Collected data:
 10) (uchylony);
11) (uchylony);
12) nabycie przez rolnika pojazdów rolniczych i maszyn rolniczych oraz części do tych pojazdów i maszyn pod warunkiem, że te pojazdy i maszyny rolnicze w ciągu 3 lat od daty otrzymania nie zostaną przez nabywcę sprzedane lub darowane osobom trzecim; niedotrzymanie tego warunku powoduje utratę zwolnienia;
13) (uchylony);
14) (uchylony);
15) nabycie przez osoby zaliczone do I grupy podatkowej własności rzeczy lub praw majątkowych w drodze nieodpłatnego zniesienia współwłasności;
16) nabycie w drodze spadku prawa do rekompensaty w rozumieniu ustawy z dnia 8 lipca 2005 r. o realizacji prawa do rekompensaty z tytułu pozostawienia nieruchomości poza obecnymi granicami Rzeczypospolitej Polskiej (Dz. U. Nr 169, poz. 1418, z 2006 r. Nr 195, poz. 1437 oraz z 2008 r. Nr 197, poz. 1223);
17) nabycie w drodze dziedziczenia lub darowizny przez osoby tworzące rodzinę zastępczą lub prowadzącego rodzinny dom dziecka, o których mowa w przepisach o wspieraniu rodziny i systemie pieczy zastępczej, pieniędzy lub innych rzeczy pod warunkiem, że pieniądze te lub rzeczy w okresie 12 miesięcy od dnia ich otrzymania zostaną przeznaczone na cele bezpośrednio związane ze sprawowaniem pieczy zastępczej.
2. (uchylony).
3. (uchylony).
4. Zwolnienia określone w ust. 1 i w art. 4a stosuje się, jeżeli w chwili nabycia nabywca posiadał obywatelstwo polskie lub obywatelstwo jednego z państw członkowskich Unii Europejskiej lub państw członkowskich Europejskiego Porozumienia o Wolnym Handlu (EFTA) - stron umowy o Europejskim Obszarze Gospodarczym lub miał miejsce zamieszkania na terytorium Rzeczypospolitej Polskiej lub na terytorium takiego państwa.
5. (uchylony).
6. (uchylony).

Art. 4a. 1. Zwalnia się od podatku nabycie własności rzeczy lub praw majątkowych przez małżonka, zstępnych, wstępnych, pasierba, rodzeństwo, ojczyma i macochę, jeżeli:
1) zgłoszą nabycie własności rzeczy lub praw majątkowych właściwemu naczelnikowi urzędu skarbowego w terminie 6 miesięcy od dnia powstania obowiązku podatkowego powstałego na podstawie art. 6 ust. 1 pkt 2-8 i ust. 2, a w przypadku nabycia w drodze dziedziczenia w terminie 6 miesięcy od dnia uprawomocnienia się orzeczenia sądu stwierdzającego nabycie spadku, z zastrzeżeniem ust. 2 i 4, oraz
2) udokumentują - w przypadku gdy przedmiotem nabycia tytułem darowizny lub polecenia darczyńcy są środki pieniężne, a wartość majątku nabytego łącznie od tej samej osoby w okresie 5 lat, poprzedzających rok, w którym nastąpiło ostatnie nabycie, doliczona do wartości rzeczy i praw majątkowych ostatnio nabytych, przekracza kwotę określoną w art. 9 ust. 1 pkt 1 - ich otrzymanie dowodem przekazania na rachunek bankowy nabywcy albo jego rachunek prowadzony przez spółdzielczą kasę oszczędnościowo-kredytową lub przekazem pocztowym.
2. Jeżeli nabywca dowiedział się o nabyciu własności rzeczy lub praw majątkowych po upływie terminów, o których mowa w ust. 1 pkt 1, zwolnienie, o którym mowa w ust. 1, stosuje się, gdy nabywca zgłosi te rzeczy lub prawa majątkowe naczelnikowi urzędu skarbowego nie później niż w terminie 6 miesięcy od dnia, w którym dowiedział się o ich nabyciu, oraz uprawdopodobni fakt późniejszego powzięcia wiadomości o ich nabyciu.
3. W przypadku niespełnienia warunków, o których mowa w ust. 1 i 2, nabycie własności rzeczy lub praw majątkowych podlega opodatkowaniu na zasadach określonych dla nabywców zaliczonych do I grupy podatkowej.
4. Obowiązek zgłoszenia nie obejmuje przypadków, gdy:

Task prompt: In the entries above, find each line containing the string "nabycia" and copy it.

Response to this task:
4. Zwolnienia określone w ust. 1 i w art. 4a stosuje się, jeżeli w chwili nabycia nabywca posiadał obywatelstwo polskie lub obywatelstwo jednego z państw członkowskich Unii Europejskiej lub państw członkowskich Europejskiego Porozumienia o Wolnym Handlu (EFTA) - stron umowy o Europejskim Obszarze Gospodarczym lub miał miejsce zamieszkania na terytorium Rzeczypospolitej Polskiej lub na terytorium takiego państwa.
1) zgłoszą nabycie własności rzeczy lub praw majątkowych właściwemu naczelnikowi urzędu skarbowego w terminie 6 miesięcy od dnia powstania obowiązku podatkowego powstałego na podstawie art. 6 ust. 1 pkt 2-8 i ust. 2, a w przypadku nabycia w drodze dziedziczenia w terminie 6 miesięcy od dnia uprawomocnienia się orzeczenia sądu stwierdzającego nabycie spadku, z zastrzeżeniem ust. 2 i 4, oraz
2) udokumentują - w przypadku gdy przedmiotem nabycia tytułem darowizny lub polecenia darczyńcy są środki pieniężne, a wartość majątku nabytego łącznie od tej samej osoby w okresie 5 lat, poprzedzających rok, w którym nastąpiło ostatnie nabycie, doliczona do wartości rzeczy i praw majątkowych ostatnio nabytych, przekracza kwotę określoną w art. 9 ust. 1 pkt 1 - ich otrzymanie dowodem przekazania na rachunek bankowy nabywcy albo jego rachunek prowadzony przez spółdzielczą kasę oszczędnościowo-kredytową lub przekazem pocztowym.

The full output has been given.